Butyrophilin (BTN) is the major protein associated with fat droplets in the milk. It is a member of the immunoglobulin superfamily. It may have a cell surface receptor function. The human butyrophilin gene is localized in the major histocompatibility complex (MHC) class I region of 6p and may have arisen relatively recently in evolution by the shuffling of exons between 2 ancestral gene families

==Function==
Btn1a1 regulates the amount of lipids and size of droplets expressed in milk. When the gene is compromised in laboratory mice, approximately half the pups died within the first 20 days and the remainder were significantly under-weight.

==Link to multiple sclerosis==

Butyrophilin has been presented as a potential antigen which may be similar enough to myelin oligodendrocyte glycoprotein (MOG) to spur the immune system to attack myelin in a process known as molecular or epitopic mimicry.
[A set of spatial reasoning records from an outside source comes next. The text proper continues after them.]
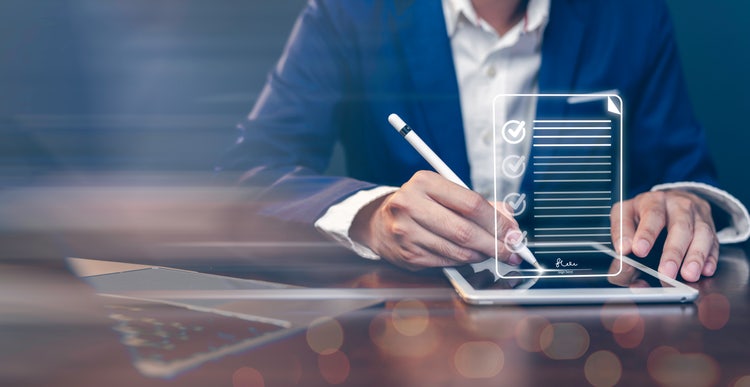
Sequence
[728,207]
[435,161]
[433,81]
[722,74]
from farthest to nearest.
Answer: [722,74], [433,81], [728,207], [435,161]

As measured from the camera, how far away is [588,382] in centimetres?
40

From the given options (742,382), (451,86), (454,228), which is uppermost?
(451,86)

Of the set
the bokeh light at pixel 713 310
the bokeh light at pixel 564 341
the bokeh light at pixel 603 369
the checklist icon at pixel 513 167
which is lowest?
the bokeh light at pixel 603 369

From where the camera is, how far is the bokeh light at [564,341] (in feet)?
1.43

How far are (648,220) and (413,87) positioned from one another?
448mm

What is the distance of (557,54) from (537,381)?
78 centimetres

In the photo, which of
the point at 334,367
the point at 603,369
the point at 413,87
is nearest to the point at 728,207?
the point at 413,87

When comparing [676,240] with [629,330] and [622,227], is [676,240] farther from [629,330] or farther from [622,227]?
[629,330]

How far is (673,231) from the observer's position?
73cm

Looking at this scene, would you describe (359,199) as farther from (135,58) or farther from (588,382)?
(135,58)

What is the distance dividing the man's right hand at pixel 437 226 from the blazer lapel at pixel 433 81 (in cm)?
33

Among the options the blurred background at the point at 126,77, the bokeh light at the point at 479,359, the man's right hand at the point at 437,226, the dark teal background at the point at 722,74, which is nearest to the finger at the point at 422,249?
the man's right hand at the point at 437,226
This suggests that ingestion of butyrophilin in dairy products from cows and goats may be a potential trigger for multiple sclerosis. Independent studies by a group in Germany have reached similar conclusions.

The German group have used heavy doses of butyrophilin on mice with an experimental model for multiple sclerosis called EAE. They have found that this strategy, called immune tolerance, reduces the effects of the disease.